Stated exercise: Gather every line of the items below that contains the string "BBox" and copy each of those lines out. Case counts, so match capital and small letters exactly.

- - - -

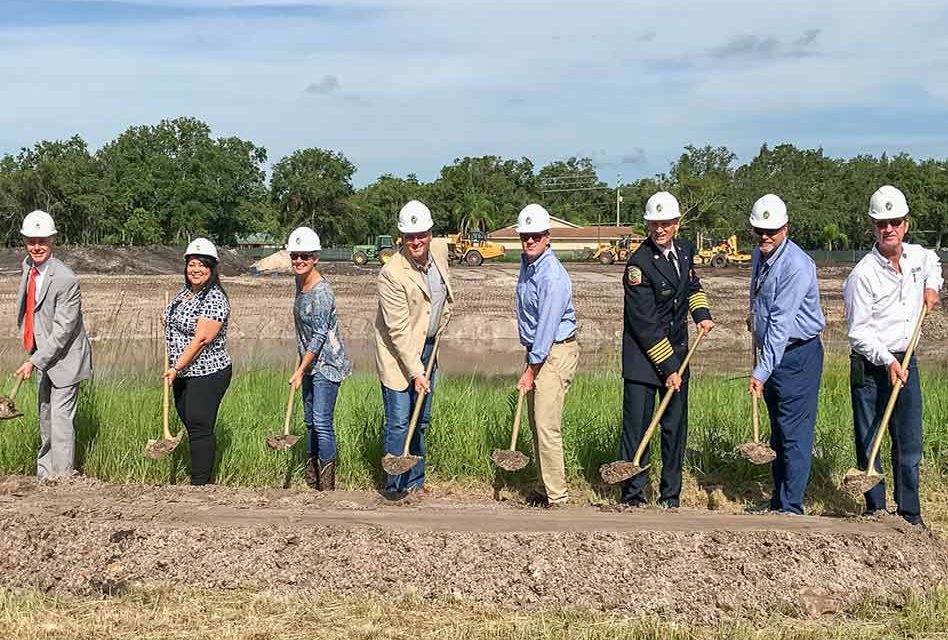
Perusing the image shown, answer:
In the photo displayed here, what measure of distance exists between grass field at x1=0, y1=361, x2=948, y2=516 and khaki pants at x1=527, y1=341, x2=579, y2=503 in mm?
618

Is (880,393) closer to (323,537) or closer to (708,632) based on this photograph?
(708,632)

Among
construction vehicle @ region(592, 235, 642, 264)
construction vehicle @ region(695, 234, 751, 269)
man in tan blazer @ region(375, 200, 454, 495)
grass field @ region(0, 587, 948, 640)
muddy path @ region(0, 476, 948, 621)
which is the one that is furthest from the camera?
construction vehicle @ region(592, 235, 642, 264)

- - - -

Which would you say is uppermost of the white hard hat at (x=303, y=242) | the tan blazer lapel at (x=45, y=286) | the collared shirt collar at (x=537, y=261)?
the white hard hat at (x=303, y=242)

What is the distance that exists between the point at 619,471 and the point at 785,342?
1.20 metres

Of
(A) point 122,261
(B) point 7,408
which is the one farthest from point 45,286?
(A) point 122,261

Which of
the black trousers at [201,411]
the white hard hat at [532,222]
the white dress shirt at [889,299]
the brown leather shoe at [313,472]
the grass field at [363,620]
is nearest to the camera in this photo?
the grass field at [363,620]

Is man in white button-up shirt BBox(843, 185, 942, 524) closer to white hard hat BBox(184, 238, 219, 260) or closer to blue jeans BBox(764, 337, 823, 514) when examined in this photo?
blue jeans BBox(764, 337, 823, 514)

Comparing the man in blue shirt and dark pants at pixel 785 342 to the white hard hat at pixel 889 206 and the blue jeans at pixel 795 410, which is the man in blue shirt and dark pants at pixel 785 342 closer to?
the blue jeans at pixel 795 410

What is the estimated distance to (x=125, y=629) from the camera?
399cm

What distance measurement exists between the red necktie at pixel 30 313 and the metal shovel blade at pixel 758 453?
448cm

- - - -

Solution for this exercise:
Is man in white button-up shirt BBox(843, 185, 942, 524) closer to white hard hat BBox(184, 238, 219, 260) or closer to blue jeans BBox(764, 337, 823, 514) when examined in this photo?
blue jeans BBox(764, 337, 823, 514)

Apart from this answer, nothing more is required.